Last spring, I began a series of columns on representing and manipulating memory-mapped devices in C and C++. In May, I considered the alternatives in C and advocated that structures are the best way to represent device registers.1 In June, I explained why C++ classes are even better than C structures.2
In Standard C and C++, you can't declare a memory-mapped object at a specified absolute address, but you can initialize a pointer with the value of that address. Then you can dereference that pointer to access the object. That's what I did in those articles last spring.
The June column prompted several readers to post comments alleging that using a pointer to access a C++ class object representing a memory-mapped device incurs a performance penalty by somehow adding unnecessary indirect addressing. Interestingly, no one complained that using a pointer to access a C structure incurs a similar performance penalty. This left me wondering if the allegation is that using a C++ class is more expensive than using a C structure, or if it's that using pointers to access memory-mapped class objects is more costly than using some other means.

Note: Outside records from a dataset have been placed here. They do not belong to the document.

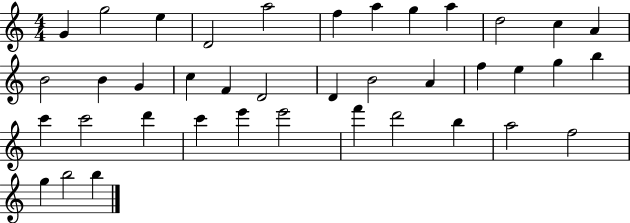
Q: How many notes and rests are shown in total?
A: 39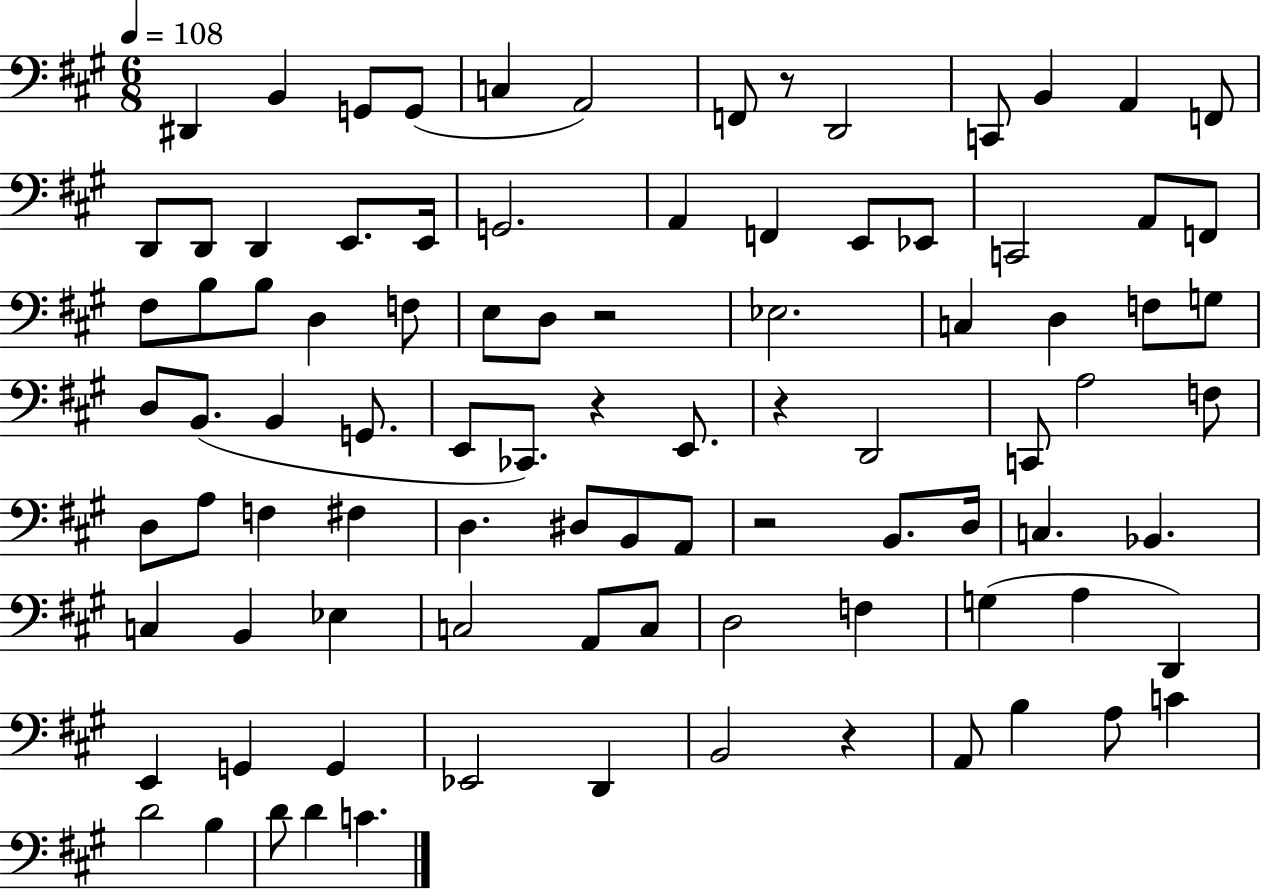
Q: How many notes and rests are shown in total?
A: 92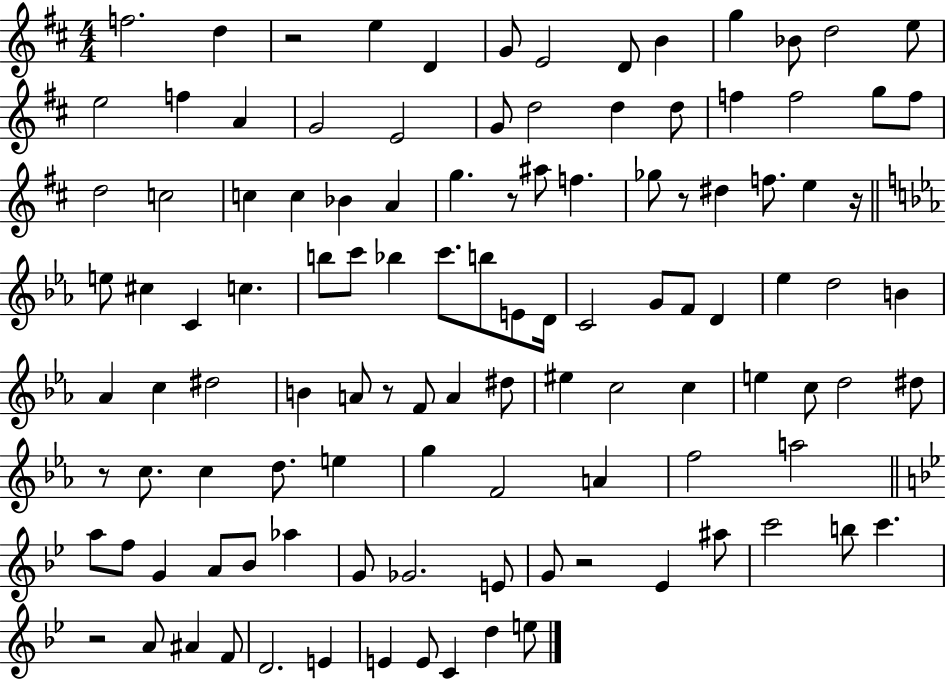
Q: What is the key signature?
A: D major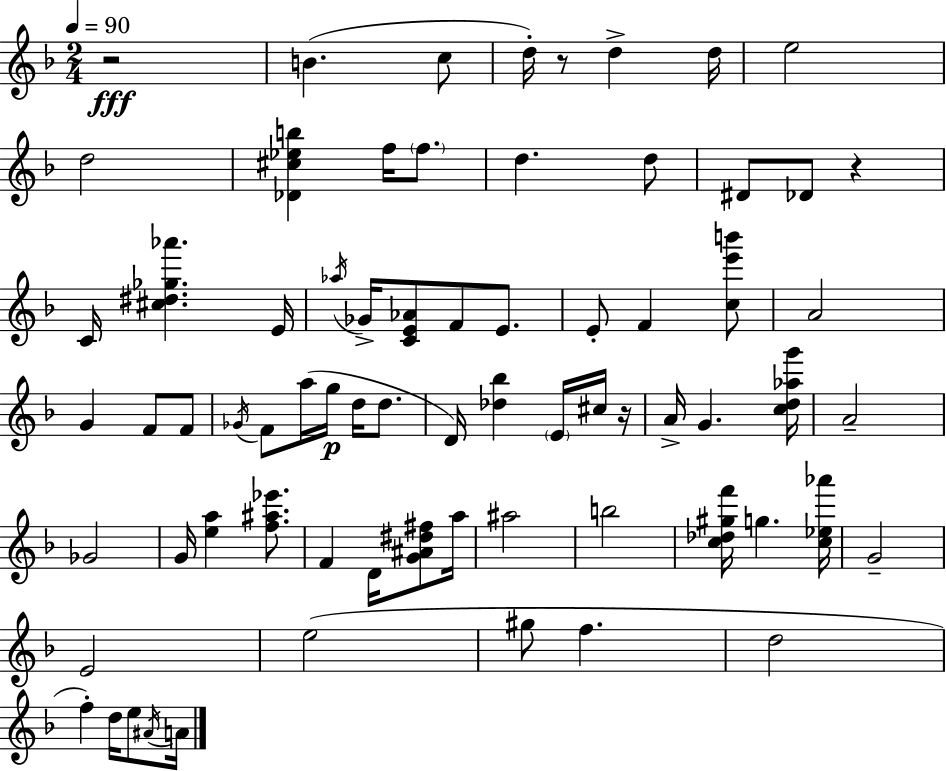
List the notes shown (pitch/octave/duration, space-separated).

R/h B4/q. C5/e D5/s R/e D5/q D5/s E5/h D5/h [Db4,C#5,Eb5,B5]/q F5/s F5/e. D5/q. D5/e D#4/e Db4/e R/q C4/s [C#5,D#5,Gb5,Ab6]/q. E4/s Ab5/s Gb4/s [C4,E4,Ab4]/e F4/e E4/e. E4/e F4/q [C5,E6,B6]/e A4/h G4/q F4/e F4/e Gb4/s F4/e A5/s G5/s D5/s D5/e. D4/s [Db5,Bb5]/q E4/s C#5/s R/s A4/s G4/q. [C5,D5,Ab5,G6]/s A4/h Gb4/h G4/s [E5,A5]/q [F5,A#5,Eb6]/e. F4/q D4/s [G4,A#4,D#5,F#5]/e A5/s A#5/h B5/h [C5,Db5,G#5,F6]/s G5/q. [C5,Eb5,Ab6]/s G4/h E4/h E5/h G#5/e F5/q. D5/h F5/q D5/s E5/e A#4/s A4/s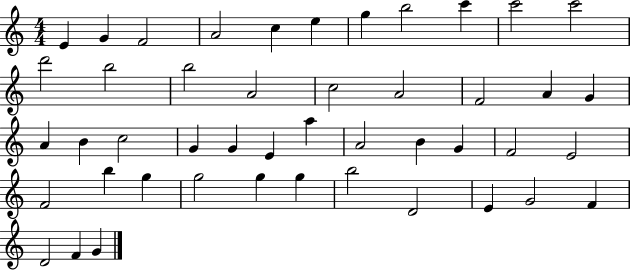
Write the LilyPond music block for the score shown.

{
  \clef treble
  \numericTimeSignature
  \time 4/4
  \key c \major
  e'4 g'4 f'2 | a'2 c''4 e''4 | g''4 b''2 c'''4 | c'''2 c'''2 | \break d'''2 b''2 | b''2 a'2 | c''2 a'2 | f'2 a'4 g'4 | \break a'4 b'4 c''2 | g'4 g'4 e'4 a''4 | a'2 b'4 g'4 | f'2 e'2 | \break f'2 b''4 g''4 | g''2 g''4 g''4 | b''2 d'2 | e'4 g'2 f'4 | \break d'2 f'4 g'4 | \bar "|."
}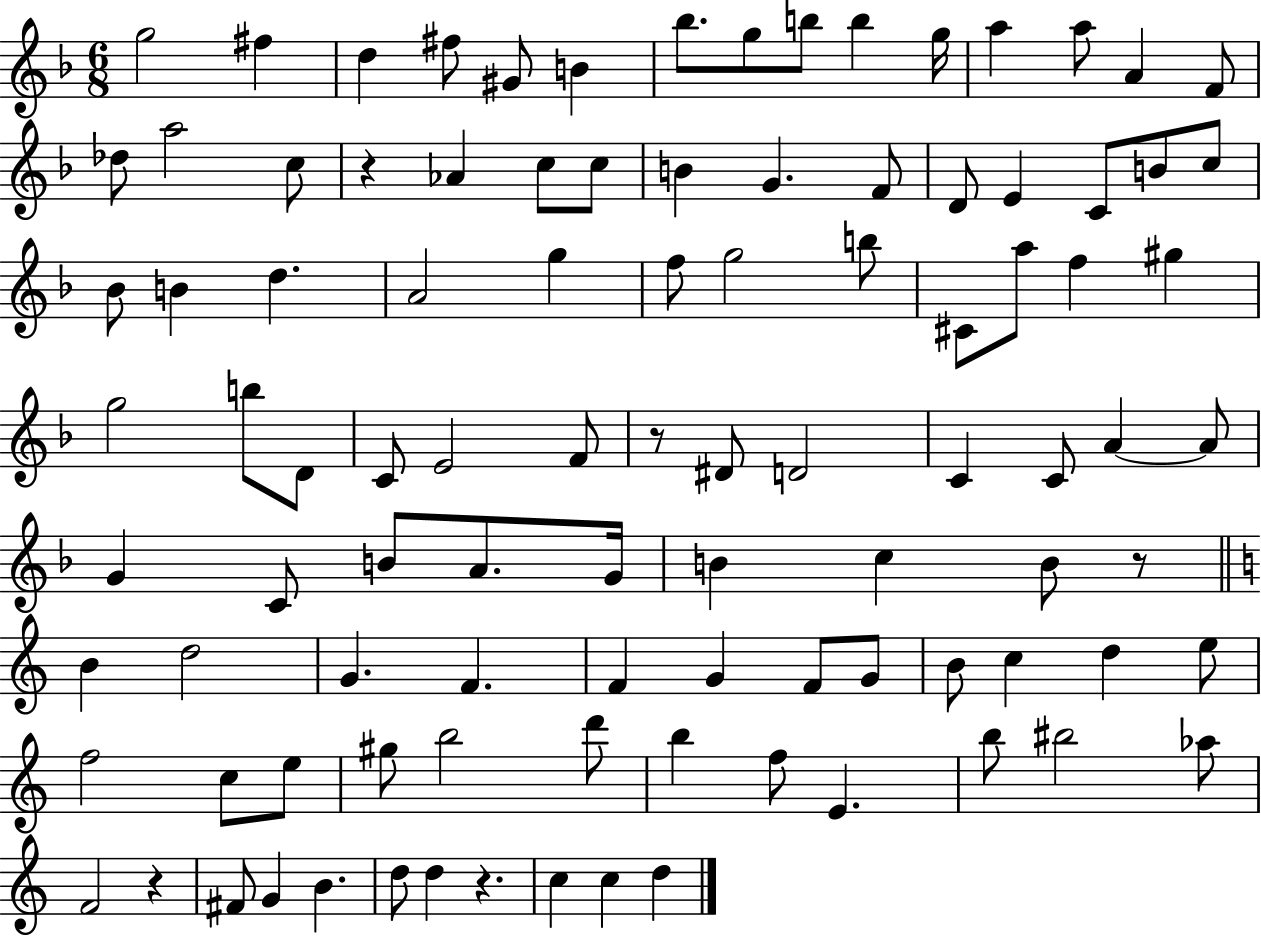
{
  \clef treble
  \numericTimeSignature
  \time 6/8
  \key f \major
  \repeat volta 2 { g''2 fis''4 | d''4 fis''8 gis'8 b'4 | bes''8. g''8 b''8 b''4 g''16 | a''4 a''8 a'4 f'8 | \break des''8 a''2 c''8 | r4 aes'4 c''8 c''8 | b'4 g'4. f'8 | d'8 e'4 c'8 b'8 c''8 | \break bes'8 b'4 d''4. | a'2 g''4 | f''8 g''2 b''8 | cis'8 a''8 f''4 gis''4 | \break g''2 b''8 d'8 | c'8 e'2 f'8 | r8 dis'8 d'2 | c'4 c'8 a'4~~ a'8 | \break g'4 c'8 b'8 a'8. g'16 | b'4 c''4 b'8 r8 | \bar "||" \break \key c \major b'4 d''2 | g'4. f'4. | f'4 g'4 f'8 g'8 | b'8 c''4 d''4 e''8 | \break f''2 c''8 e''8 | gis''8 b''2 d'''8 | b''4 f''8 e'4. | b''8 bis''2 aes''8 | \break f'2 r4 | fis'8 g'4 b'4. | d''8 d''4 r4. | c''4 c''4 d''4 | \break } \bar "|."
}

My impression is that the authors of the comments were more concerned about the latter--the alleged cost of using pointers. However, I suspect many of you are also interested in knowing whether using C++ classes is more expensive than using comparable C structures. I know I am. Therefore, I decided to evaluate alternative memory-mapped device implementations in both C and C++.
In my August column, I described the common standard and non-standard mechanisms for placing objects into memory-mapped locations.3 In September, I presented alternative data representations for memory-mapped device registers that eliminate the need to use pointers to access memory-mapped devices.4 In November, I delineated some of those alternatives more explicitly.5
All of this brings us back to the question I set out to answer: Does eliminating pointer references from function calls and function bodies actually improve the run-time performance of C or C++ code that manipulates memory-mapped devices? To answer this, I ran some timing tests using a few different C and C++ compilers. This month, I'll describe how I wrote the tests and what conclusions I think we can draw from the results. Some of the results surprised me. I suspect they'll surprise many of you, too.
Test design considerations
Different processors support different combinations of addressing modes. Some are better at, say, absolute addressing than they are at base+offset addressing, and others are just the opposite. For a given processor, some compilers may be better than others at leveraging the addressing modes on the target processor. Thus, the results you get from measurements made with one compiler targeting one processor may not be the same as what you get with a different compiler or different target processor. No surprise there.
I have access to only a modest assortment of compilers and processors. Any conclusions that we can draw from running tests with the tools I have might be broadly applicable, but I have no illusions about discovering universal truths. Running tests on only a small set of compilers or processors can still yield useful information--just not as much as most of us would like. Therefore, I'll explain how and why I designed the test programs as I did so that you can write similar (or perhaps better) tests for other compilers and processors, make your own measurements, and share your observations with the rest of us.
For this first round of measurements, I decided to use the one evaluation board I have that I can program with multiple compilers. The board has a 50-MHz ARM processor with 512 Kbytes of memory and a small assortment of memory-mapped devices. I used three different compilers, each from a different vendor and of different vintage. Each compiler supported both C and C++. I compiled for the ARM (rather than THUMB) instruction set with little-endian byte ordering. I set each compiler to optimize for maximum speed. I didn't turn the instruction cache on.
All of the tests are variations on the same theme: the main function in each program repeatedly calls a function that accesses a memory-mapped device, and counts the number of calls it makes in a given span of time. Each program differs in (1) how it represents the registers of the memory-mapped device, (2) how it accesses those registers, and (3) whether the access functions are inline or not.
The purpose of these test programs is to provide information to help evaluate programming techniques. They're not for compiler benchmarking. Therefore, I won't identify the compiler vendors. Rather, I'll refer to each compiler by the year in which it was released: 2000, 2004, and 2010.